··· Фрагмент текста

«Яков

Оглавление

Варварофобия: как страх перед варварами породил Гитлера

«Варвар» есть универсальное слово из языка ненависти (hate speech), бессмысленное и беспощадное как «дурак», «подлец», «подонок». В русском языке точный аналог слову «варвар» — слово «немец». «Варвар» — с точки зрения грека всякий, кто не знает греческого, следовательно, вообще не человек, а, скорее, животное, которое рычит «бар-бар-бар» (аналог английскому «бла-бла-бла»). «Немец» — вообще «немой», он даже не рычит, а стоит в изумлении, разведя руки, словно герои «Ревизора» в финальной сцене, перед РСХВП (Русью Святой Хранящей Веру Православную). В иерархии живых существ варвар стоит между кошкой и человеком.

Вот передо мной книга Андреаса Дорпалена «Гинденбург и Веймарская республика». Монография очень хорошая. Отмечу два важных наблюдения автора.

Во-первых, коммунизм в 1920-е годы в Германии не был такой важной угрозой, как заявляли всевозможные антикоммунисты. Он не пользовался широкой поддержкой даже среди рабочих, у него не было ярких лидеров. Так что антикоммунистическая истерия, которая в конце концов привела к власти нацистов, была самообманом и обманом. Немецкие коммунисты, отмечает Дорпален, прекрасно сознавали свою слабость и потому на выборах несколько раз призывали голосовать за нацистов по принципу «вот тогда будет так плохо, что обратятся к нам».

······
··· Фрагмент данных

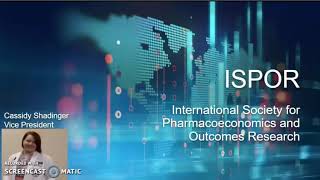 International Society for Pharmacoeconomics and Outcomes Research (ISPOR) Membership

······

Примените прочитанное:
1. Какую книгу Андреаса Дорпалена называет текст о варварофобии?
2. Продолжите текст о варварофобии, начав сразу после его последнего предложения.
Данные здесь никакой роли не играют.

Ответы:
1. «Гинденбург и Веймарская республика».

2.
Антикоммунистическая истерия в полной мере была характерна и для духовенства (Дорпален об этом не пишет), и для аристократии, не говоря уже об основном своём носителе — буржуазии. Можно предположить, что эта истерия питалась нечистой совестью. Коммунизм, конечно, воровство, но и капитализм попахивает кражей даже в самом своём «чистом» виде (который, на самом деле, далеко не чист даже с точки зрения растяжимых нравственных представлений самого капитализма).

Во-вторых, Гитлера к власти привёл не столько антикоммунизм, сколько милитаризм. При всей раздробленности немецкого политического спектра, было два общих убеждения: во-первых, что Германия нищая и, что важнее, ограбленная победителями страна, во-вторых, что Германия должна тратить как можно больше денег на вооружения. В итоге складывалась кафкианская ситуация, когда Германия просила скостить репарации ввиду экономического кризиса и одалживала деньги на вооружение.

При этом немецкий милитаризм, как и любой другой, считал Германию жертвой. Вся репутация Гинденбурга зиждилась на вере в то, что в августе 1914 года он спас Германию от русской орды. В 1920-е немцы страшно боялись нападения поляков. Русской орды, конечно, тоже, но меньше — поэтому Германия использовала Россию советскую для первичного восстановления своей нападательной промышленности. Мало кто знает, что «завод Хруничева» в Москве, в Филёвской пойме, был создан в 1920-е немцами для строительства их военных самолётов, а уже потом стал выпускать атомные ракеты.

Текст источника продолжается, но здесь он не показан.